Are you and your partner are saddled with the challenge of infertility? You are not alone. In fact, infertility is more common than a lot of people think; it can occur in people of both sexes and is caused by a myriad of reasons. The good news is that there have been a lot of advances in medicine to help people achieve conception if they want. We will continue our series on infertility and In vitro Fertilization with this post.


Infertility is the inability to conceive after months of unprotected Intercourse. This means that a couple is not able to become pregnant after a year of trying. However, for women aged 35 years and older, the inability to conceive after six months is considered infertility.


Infertility affects about 10-15% of couples – that is 1 in 7 couples. This makes it one of the most common diseases for people between the ages of 20 and 45. Most couples without the challenge of infertility will conceive within a year of trying.

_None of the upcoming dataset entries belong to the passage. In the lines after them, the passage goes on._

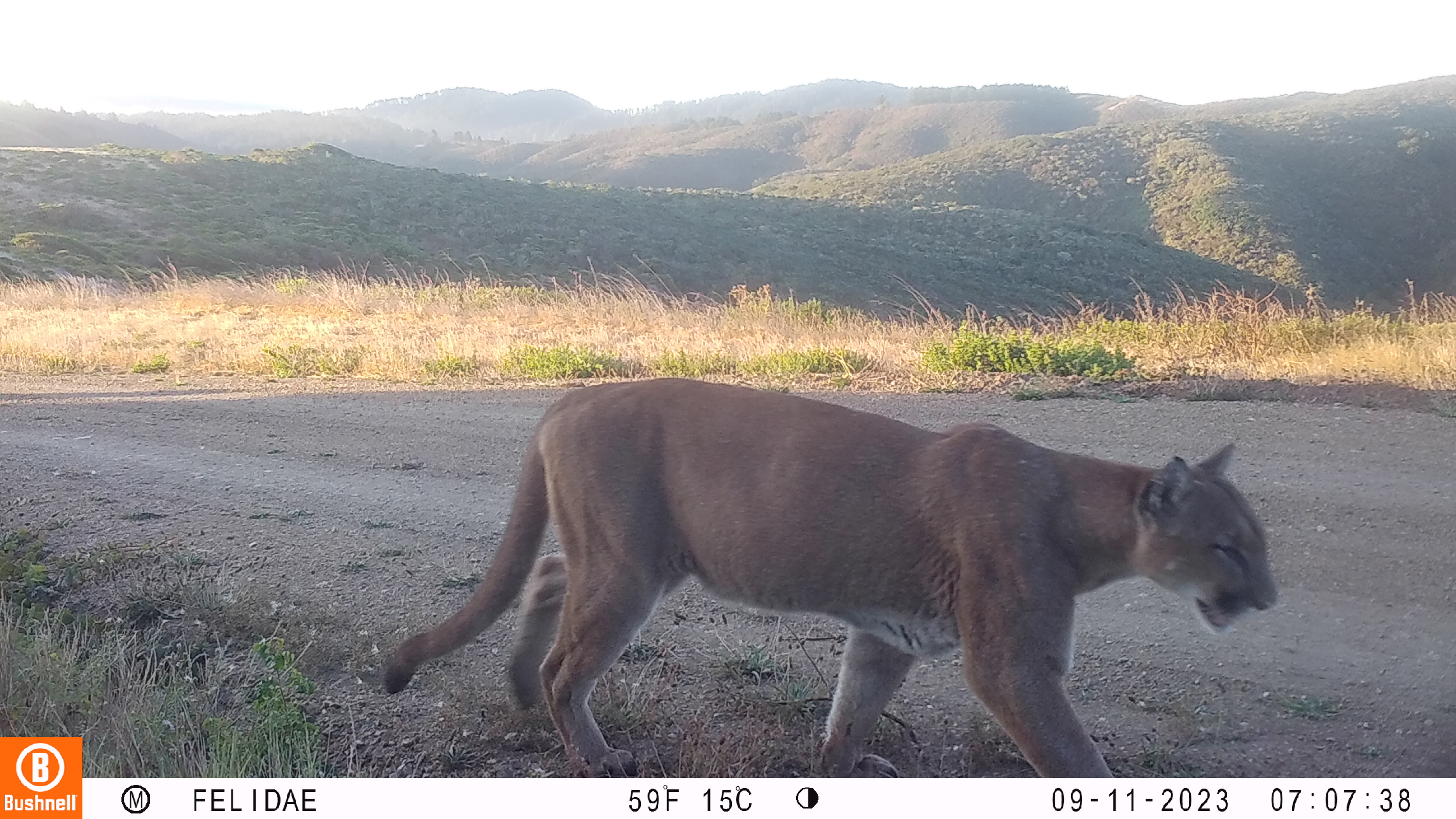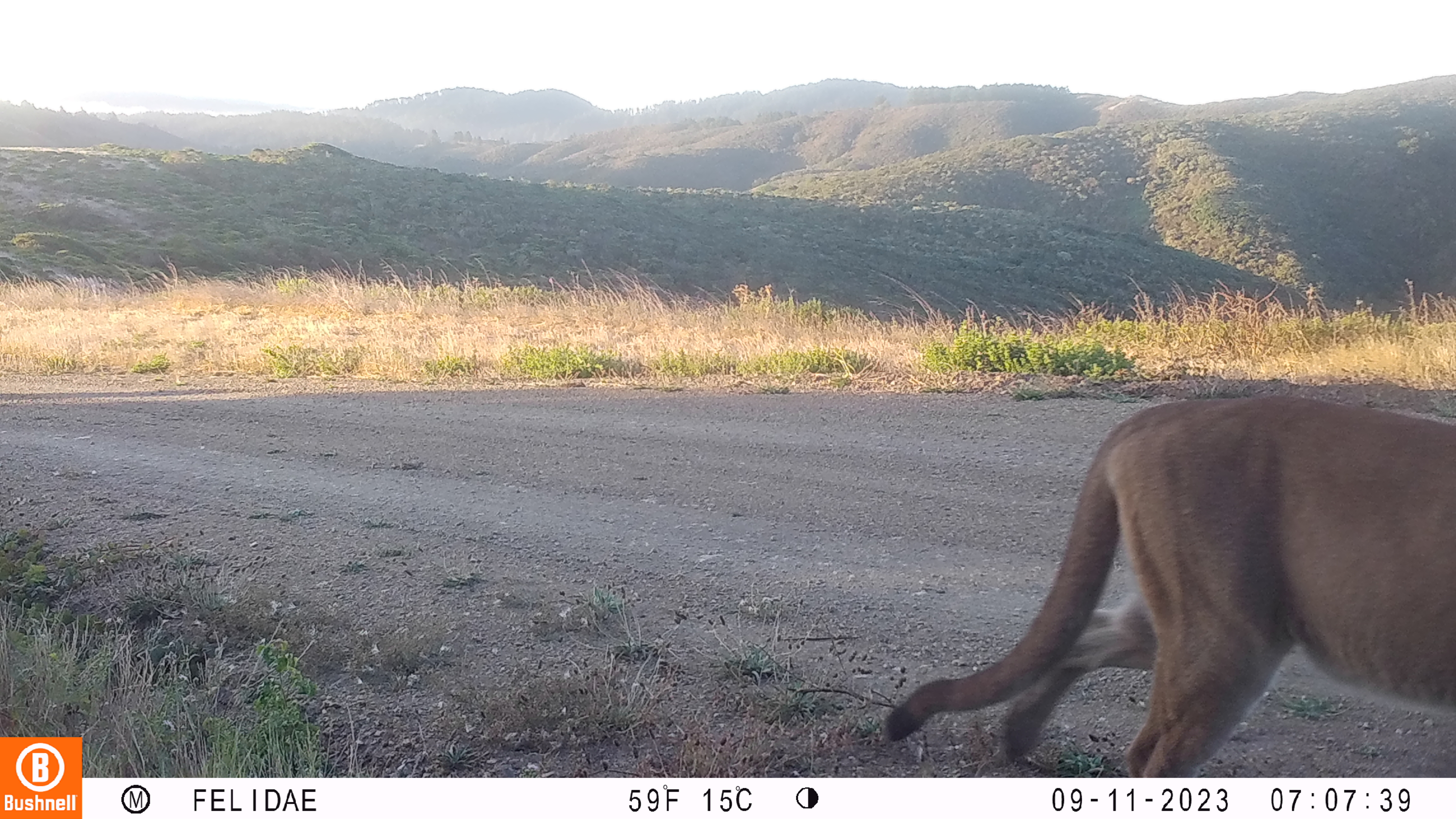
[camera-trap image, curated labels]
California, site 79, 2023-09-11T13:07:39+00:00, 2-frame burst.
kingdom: Animalia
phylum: Chordata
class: Mammalia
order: Carnivora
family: Felidae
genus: Puma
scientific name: Puma concolor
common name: puma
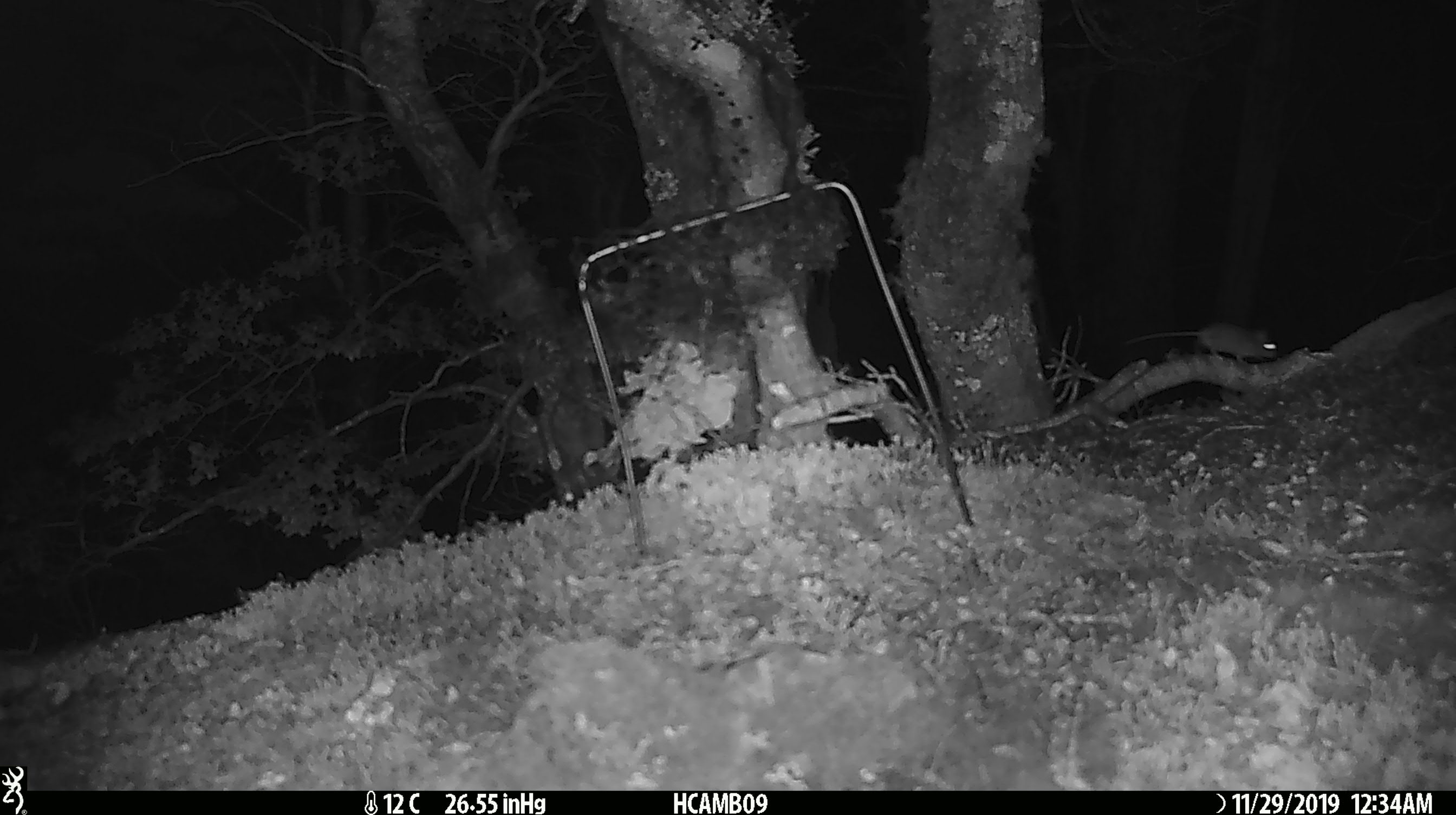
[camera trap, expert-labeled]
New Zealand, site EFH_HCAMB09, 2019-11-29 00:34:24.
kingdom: Animalia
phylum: Chordata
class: Mammalia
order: Rodentia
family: Muridae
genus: Mus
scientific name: Mus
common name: mouse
Mouse (Mus).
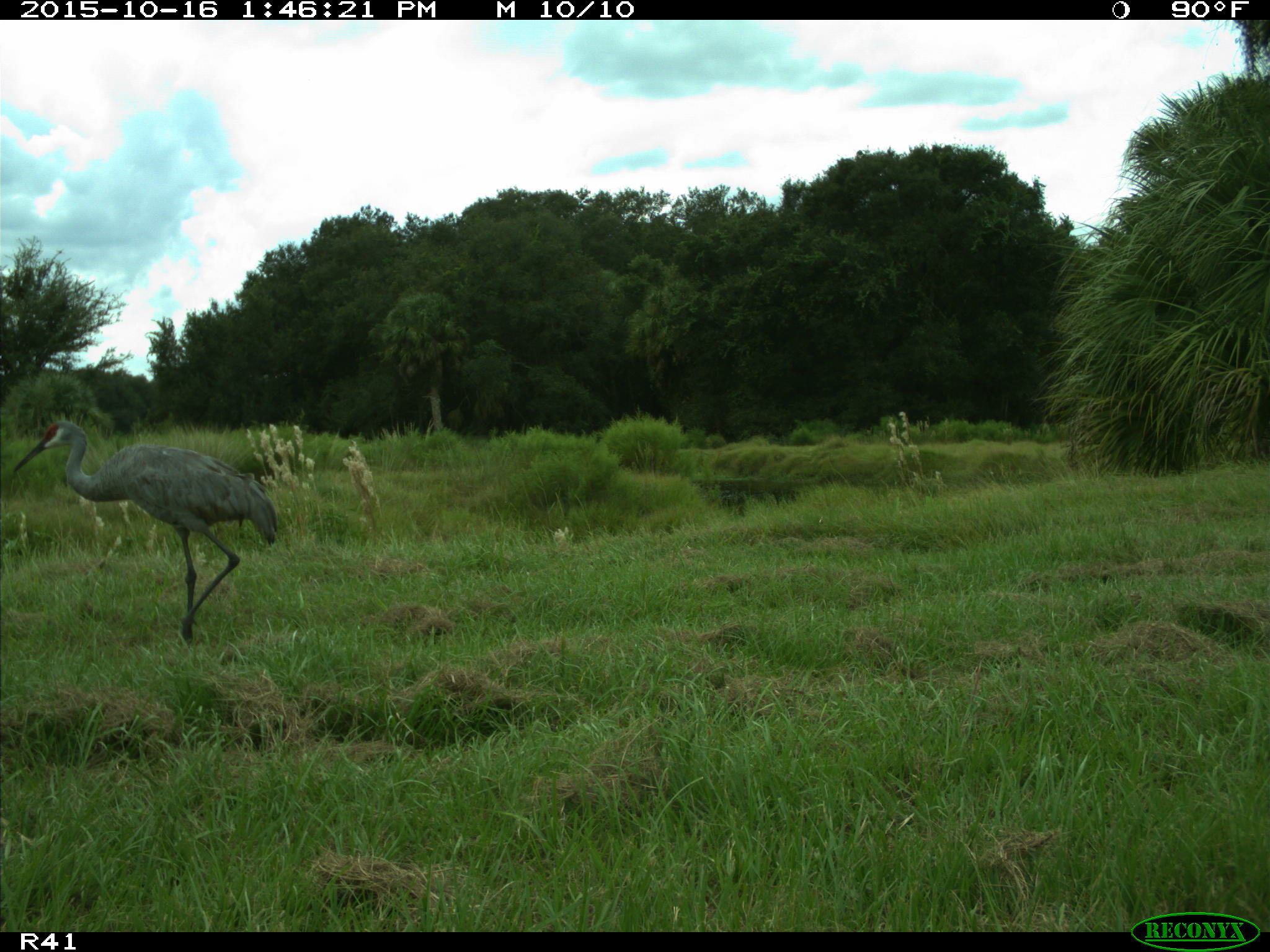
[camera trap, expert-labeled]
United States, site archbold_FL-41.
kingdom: Animalia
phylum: Chordata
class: Aves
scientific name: Aves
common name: birds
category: unidentified bird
Unidentified bird (birds) (Aves).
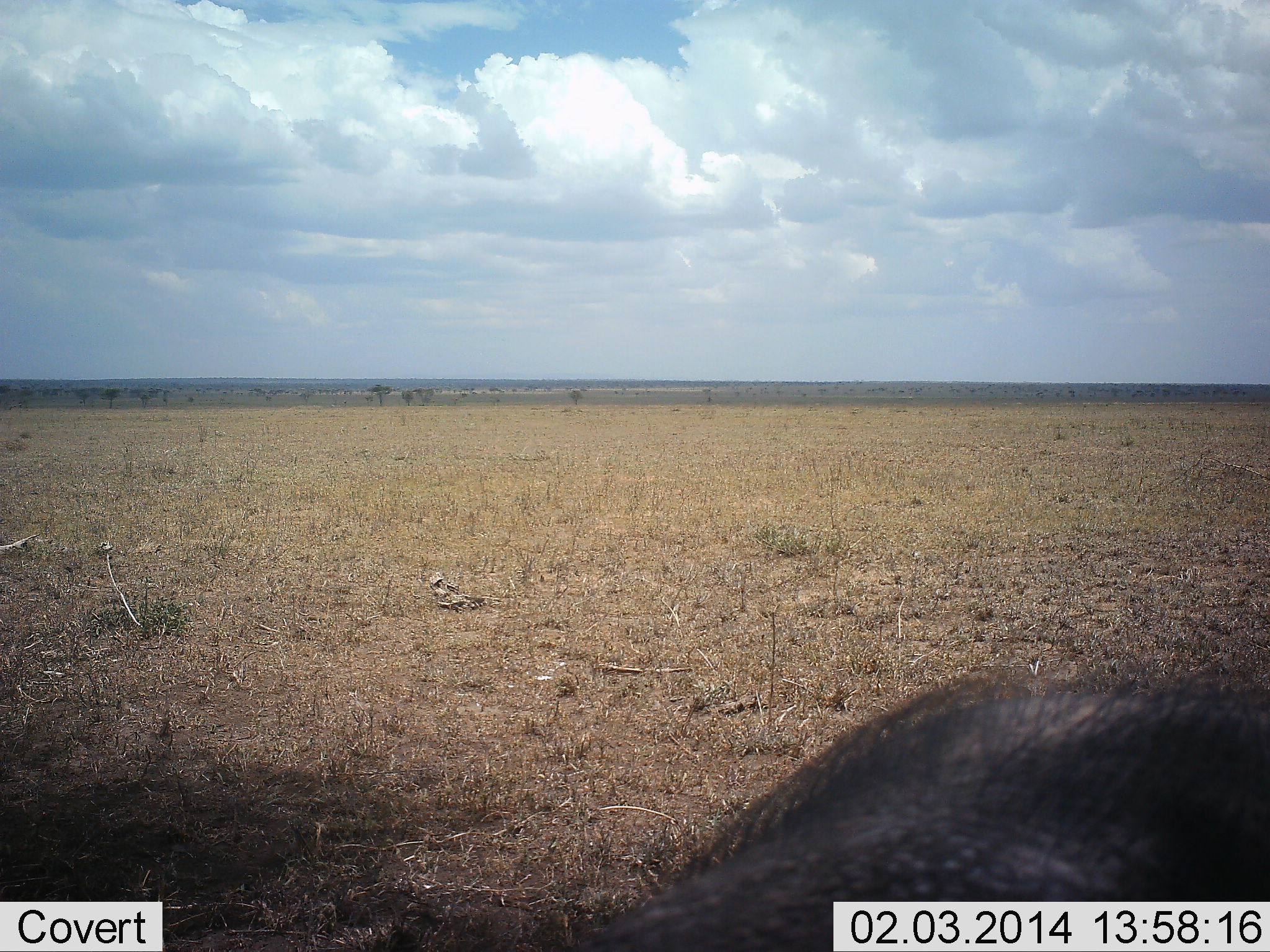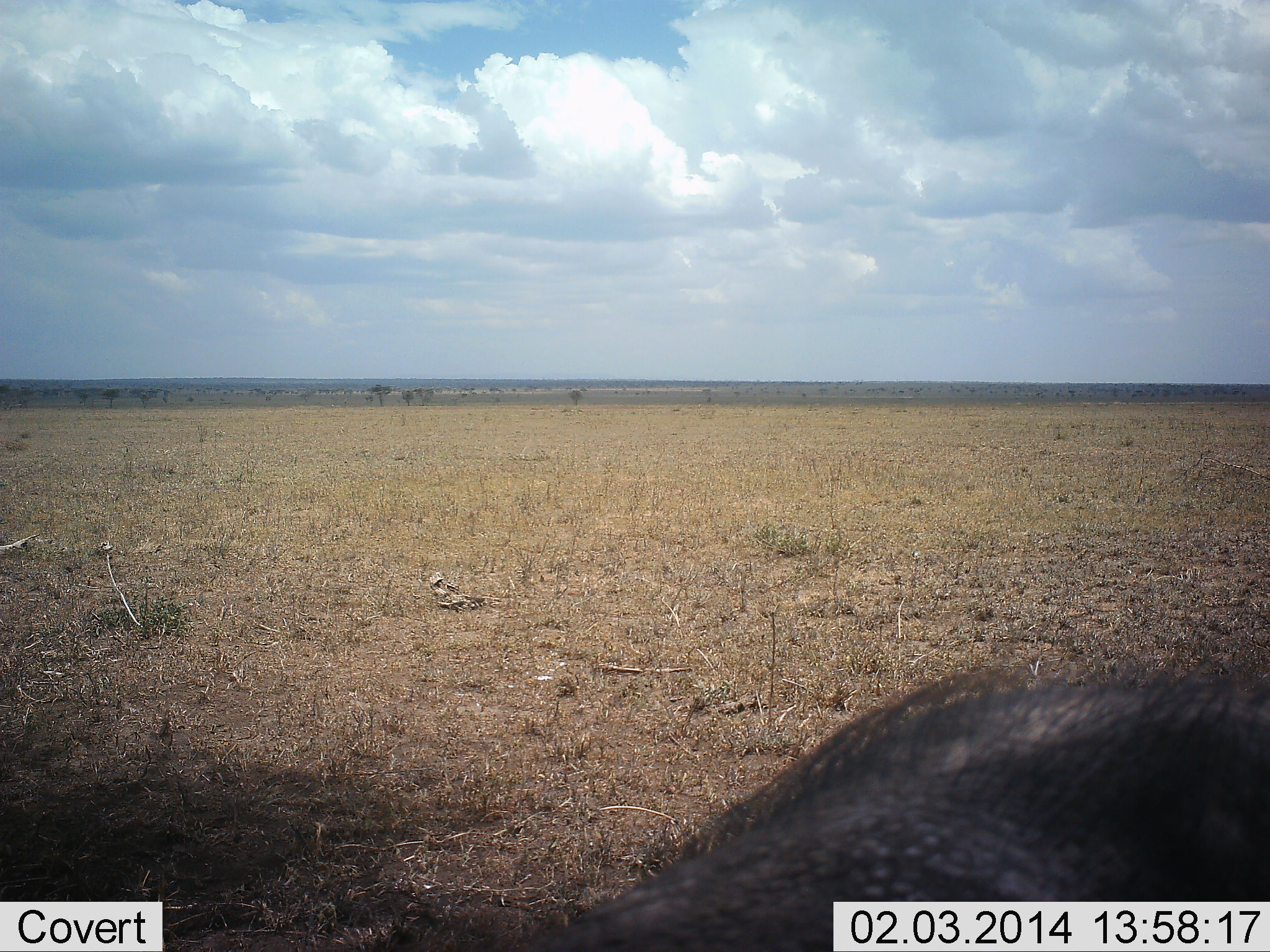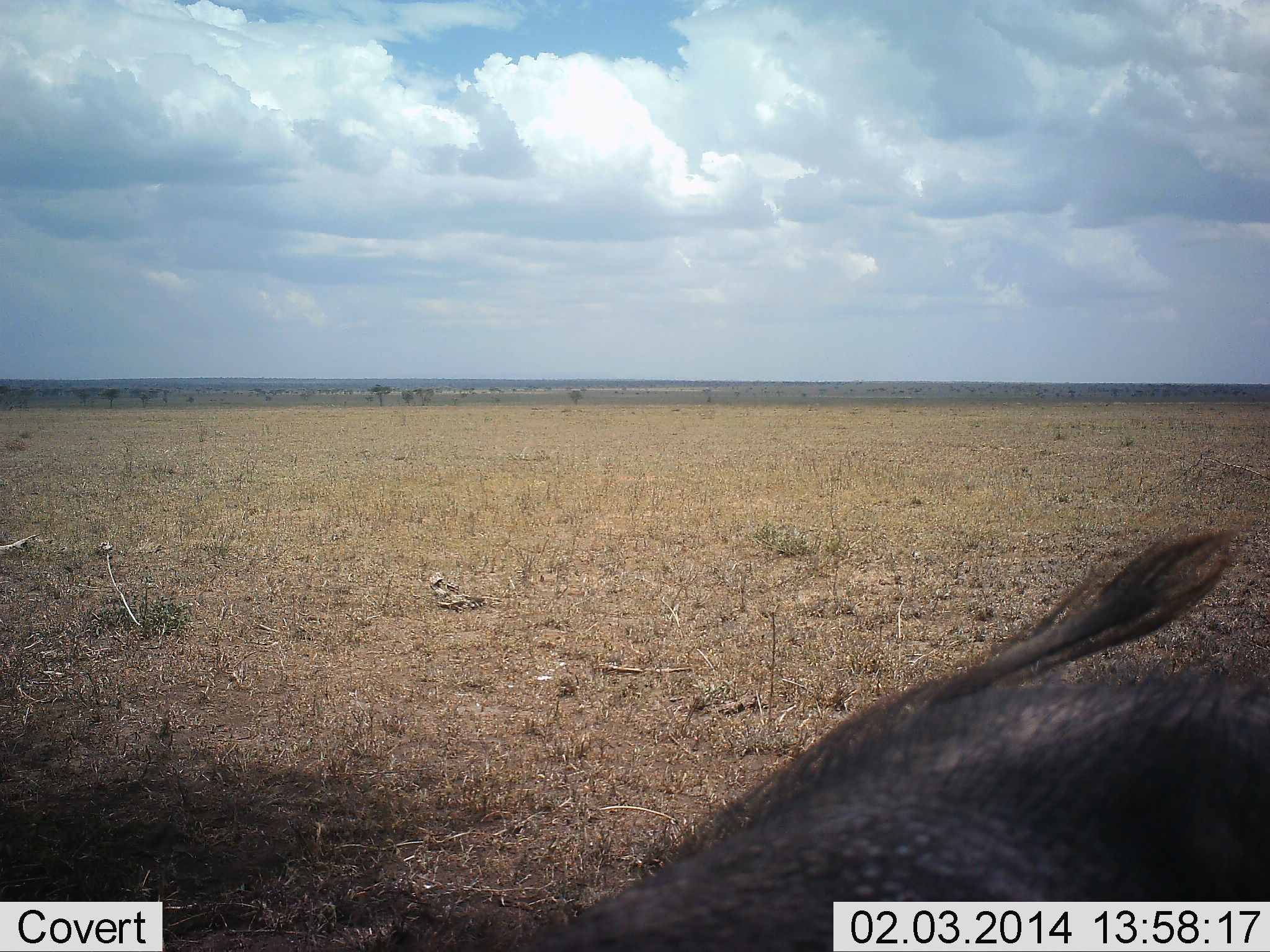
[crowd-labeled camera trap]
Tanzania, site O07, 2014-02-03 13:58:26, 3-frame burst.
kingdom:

Infertility can be caused by different factors, it could be an issue with either you or your partner or a combination of other factors such as:

  1. Age: A woman’s age can have a big effect on her ability to have a baby, especially as she grows into her 30s and 40s. For a healthy woman in her 20s or early 30s, the chances of conceiving each month is about 25-30% but by the age of 40 and above, the chances are slimmer – about 10% or less.
  2. Ovulation problems: If a woman does not ovulate (release eggs) about once a month, she may have a difficult time getting pregnant. Problems like polycystic ovary syndrome (PCOS), thyroid disease and other hormonal disorders can affect ovulation and lead to infertility. Women who do not have a regular menstrual cycle often do not ovulate, same with overweight and underweight women – they are more likely to have problems with ovulation than women who are not.
  3. Damaged or blocked fallopian tube: The fallopian tubes are the tubes attached to the uterus where the sperm and egg meet. When they are blocked, it results in infertility or an ectopic pregnancy (pregnancy outside the uterus). The chances of ending up with blocked tubes are higher in women who have had endometriosis, surgery in the pelvis or sexually transmitted infections.
  4. Cervical/Uterine Abnormalities: Abnormalities within the cervix, which is the lower part of the uterus, may impair fertility. They are however rarely the sole cause of infertility. It is important for the physician to know the detailed medical history of the patient. Problems within the uterus may interfere with the implantation of the embryo or may increase the incidence of miscarriage. Possible uterine abnormalities that may be identified include scar tissue, polyps, fibroids or an abnormally shaped uterine cavity.
  5. Peritoneal Abnormalities: These refer to abnormalities involving the peritoneum (lining of the surfaces of the internal organs) such as scar tissue (adhesions) or endometriosis. Endometriosis is a condition where a tissue that normally lines the uterus begins to grow outside the uterus. This tissue may grow on any structure within the pelvis including the ovaries, and is found in about 35% of women dealing with infertility with no other diagnosable infertility problem.
  6. Male Factor: A third of all cases of infertility are because of problems in the male partner. In another third of these cases, infertility is due to a combination of male and female problems. In men, infertility can be caused by the inability to ejaculate sperm. The quality of sperm released is also important and is measured by the amount, movement and the shape of sperm. Sometimes, other medical problems can affect a man’s inability to produce normal amount and quality of sperm. Men with diabetes for instance may have trouble ejaculating; those with cystic fibrosis may have a blockage that prevents the sperm from being ejaculated.
  7. Unexplained Infertility: In some -10% or more cases – there may not be an obvious reason why a couple cannot conceive, this is referred to as unexplained infertility.


Generally, a couple should see a specialist if they have not been able to conceive within 12 months of trying. If a woman is 35 or older, she should see a fertility specialist if she hasn’t gotten pregnant after 6months of trying. If a woman is younger than 35 but has a family history of early menopause, other health problems that can cause early menopause or has had certain cancer treatment, then she should consider seeking help sooner.

A couple might also seek fertility consultation soon if there are risks of infertility such as an irregular menstrual cycle or potential Fallopian tube damage. Men who have had any prior health problems that can increase the risks of infertility, such as childhood problems with the testicles or even prior cancer treatments should consider fertility consultations sooner than later.